REQUIRED WORK: Continue the article on the film The Match Factory Girl, carrying its plot summary forward from the last sentence shown.

[READING PASSAGE Boundary: Start]

- VHS cover
- Directed by: Aki Kaurismäki
- Written by: Aki Kaurismäki
- Produced by: Aki Kaurismäki; Klas Olofsson; Katinka Faragó;
- Starring: Kati Outinen; Elina Salo; Esko Nikkari; Vesa Vierikko; Reijo Taipale;
- Cinematography: Timo Salminen
- Edited by: Aki Kaurismäki
- Production companies: Villealfa Filmproductions; Svenska Filminstitutet;
- Distributed by: Finnkino
- Release date: 12 January 1990;
- Running time: 69 minutes
- Countries: Finland; Sweden;
- Language: Finnish
- Box office: SEK 131,180 (Sweden)

= The Match Factory Girl =

The Match Factory Girl (Tulitikkutehtaan tyttö) is a 1990 Finnish-Swedish film edited, written, co-produced, and directed by Aki Kaurismäki, the final installment of his Proletariat Trilogy, after his Shadows in Paradise and Ariel. It follows Iris, a young, plain-looking factory worker living a lonely, impoverished and uneventful life in late 1980s Finland. Iris is played by Kati Outinen, who had appeared in a number of other Kaurismäki films.

The Match Factory Girl has often been considered one of the most esteemed Finnish movies. It was tied for "best Finnish movie" in a polling of film critics in 1992.

==Plot==
Iris lives with her middle-aged mother and stepfather, who spend most of their time watching the news on television. They expect her to give them all of her match factory production line job earnings as well as do all the housework. She goes to dances but does not attract partners. She buys a highly coloured dress in the hope that this will increase her appeal. Seeing it, her parents call her a whore and demand she return it, but she defies them and wears it to a dance club.

[READING PASSAGE Boundary: End]
[LISTED RECORDS Boundary: Start]

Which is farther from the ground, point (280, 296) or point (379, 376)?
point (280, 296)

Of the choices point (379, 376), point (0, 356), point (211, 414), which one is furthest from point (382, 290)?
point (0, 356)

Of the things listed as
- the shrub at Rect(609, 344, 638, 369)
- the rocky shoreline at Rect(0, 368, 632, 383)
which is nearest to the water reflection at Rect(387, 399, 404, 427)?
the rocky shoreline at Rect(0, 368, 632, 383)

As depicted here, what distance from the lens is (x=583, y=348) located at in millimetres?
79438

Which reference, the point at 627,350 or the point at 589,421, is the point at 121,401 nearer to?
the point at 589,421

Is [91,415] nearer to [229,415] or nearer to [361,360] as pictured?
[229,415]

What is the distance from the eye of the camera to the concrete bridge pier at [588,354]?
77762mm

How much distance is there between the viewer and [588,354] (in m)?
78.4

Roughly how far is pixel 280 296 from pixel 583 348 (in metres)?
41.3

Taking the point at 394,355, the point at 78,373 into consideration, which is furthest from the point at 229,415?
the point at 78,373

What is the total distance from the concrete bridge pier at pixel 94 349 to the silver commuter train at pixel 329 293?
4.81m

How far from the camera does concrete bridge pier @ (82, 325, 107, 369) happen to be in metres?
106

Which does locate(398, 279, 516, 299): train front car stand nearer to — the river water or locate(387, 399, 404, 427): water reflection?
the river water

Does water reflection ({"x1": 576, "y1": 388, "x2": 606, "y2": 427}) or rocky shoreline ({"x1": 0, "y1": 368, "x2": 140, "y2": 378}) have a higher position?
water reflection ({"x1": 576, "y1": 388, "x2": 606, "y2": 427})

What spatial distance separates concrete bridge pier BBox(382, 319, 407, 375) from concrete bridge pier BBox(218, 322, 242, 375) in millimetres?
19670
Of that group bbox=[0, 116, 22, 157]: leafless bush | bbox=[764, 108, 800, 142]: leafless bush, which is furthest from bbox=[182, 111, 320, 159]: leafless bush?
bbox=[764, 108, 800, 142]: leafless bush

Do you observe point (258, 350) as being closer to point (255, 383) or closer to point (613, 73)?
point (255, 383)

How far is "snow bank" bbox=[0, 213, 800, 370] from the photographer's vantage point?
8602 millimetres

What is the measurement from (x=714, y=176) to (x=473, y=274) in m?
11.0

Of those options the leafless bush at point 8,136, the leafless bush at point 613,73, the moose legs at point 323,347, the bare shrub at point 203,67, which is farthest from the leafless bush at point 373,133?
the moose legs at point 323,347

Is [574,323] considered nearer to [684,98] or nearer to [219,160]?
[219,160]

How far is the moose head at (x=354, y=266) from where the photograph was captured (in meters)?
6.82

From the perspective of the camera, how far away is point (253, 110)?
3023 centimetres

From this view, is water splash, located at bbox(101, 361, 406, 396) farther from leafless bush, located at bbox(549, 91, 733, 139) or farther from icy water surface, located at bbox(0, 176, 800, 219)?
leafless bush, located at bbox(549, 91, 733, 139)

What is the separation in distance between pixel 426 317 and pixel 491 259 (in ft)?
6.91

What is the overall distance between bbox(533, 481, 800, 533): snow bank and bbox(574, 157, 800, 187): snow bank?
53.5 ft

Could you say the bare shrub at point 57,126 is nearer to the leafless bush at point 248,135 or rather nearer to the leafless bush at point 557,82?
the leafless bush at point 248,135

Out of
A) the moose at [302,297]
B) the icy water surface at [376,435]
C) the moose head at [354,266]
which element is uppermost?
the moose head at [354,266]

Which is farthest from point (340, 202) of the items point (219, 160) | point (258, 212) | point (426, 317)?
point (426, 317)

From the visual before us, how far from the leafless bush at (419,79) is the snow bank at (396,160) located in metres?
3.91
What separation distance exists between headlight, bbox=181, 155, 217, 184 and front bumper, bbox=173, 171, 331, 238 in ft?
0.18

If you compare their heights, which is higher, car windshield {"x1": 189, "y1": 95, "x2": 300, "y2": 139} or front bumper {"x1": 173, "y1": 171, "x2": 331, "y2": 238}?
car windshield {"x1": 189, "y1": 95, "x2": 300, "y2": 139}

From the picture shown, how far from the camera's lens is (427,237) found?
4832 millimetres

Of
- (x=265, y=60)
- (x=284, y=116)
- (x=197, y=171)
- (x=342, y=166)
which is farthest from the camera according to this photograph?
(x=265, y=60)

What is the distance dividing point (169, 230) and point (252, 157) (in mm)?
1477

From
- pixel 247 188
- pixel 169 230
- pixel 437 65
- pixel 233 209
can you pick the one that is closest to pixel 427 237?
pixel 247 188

[LISTED RECORDS Boundary: End]

SOLVED EXERCISE:
At the club, Iris meets Aarne, who thinks she is a prostitute because of the dress, although Iris does not realize that. They spend the night together at his plush apartment. Aarne departs the next morning before Iris awakes, leaving money for her on the bedside table. Iris leaves her number and, after waiting in vain for Aarne to phone her, visits him and arranges a second date. Aarne meets her parents when he calls for her. At the end of the dinner, Aarne harshly informs her that he does not seek her affection and tells her to leave. She returns home and spends the rest of the evening in tears.

Iris later discovers she is pregnant and writes to Aarne asking him to raise the child with her. She receives a reply simply stating "Get rid of the brat," along with a cheque for 10,000 markka. Iris becomes distraught and goes outside, leaving the letter and cheque on the table, where her mother finds them. While wandering around upset, Iris is hit by a car and has a miscarriage. Her stepfather visits Iris in the hospital and tells her she must move out of the apartment because she has caused her mother great pain.

Iris moves in with her brother and becomes increasingly despondent. She buys rat poison, mixes it with water, and puts it into a small bottle, which she puts into her handbag. She goes to Aarne's apartment and tells him she wants a drink. Aarne brings the drinks, but Iris asks for ice, and when Aarne goes to get it, Iris pours some of the mixture into his drink. When Aarne returns, she tells him that everything is taken care of and that he need not worry because this will be the last time he will see her. She returns his cheque, quickly drinks most of her drink, and leaves. Aarne sits quietly for a few moments, then drinks his drink.

On the way home, Iris goes into a bar, orders a beer, takes a seat at the bar, and starts reading. A man sits beside her, uninvited, and tries to catch her attention. Iris smiles at the man, takes the poison out and pours some into his glass. She leaves, and the man finishes his drink.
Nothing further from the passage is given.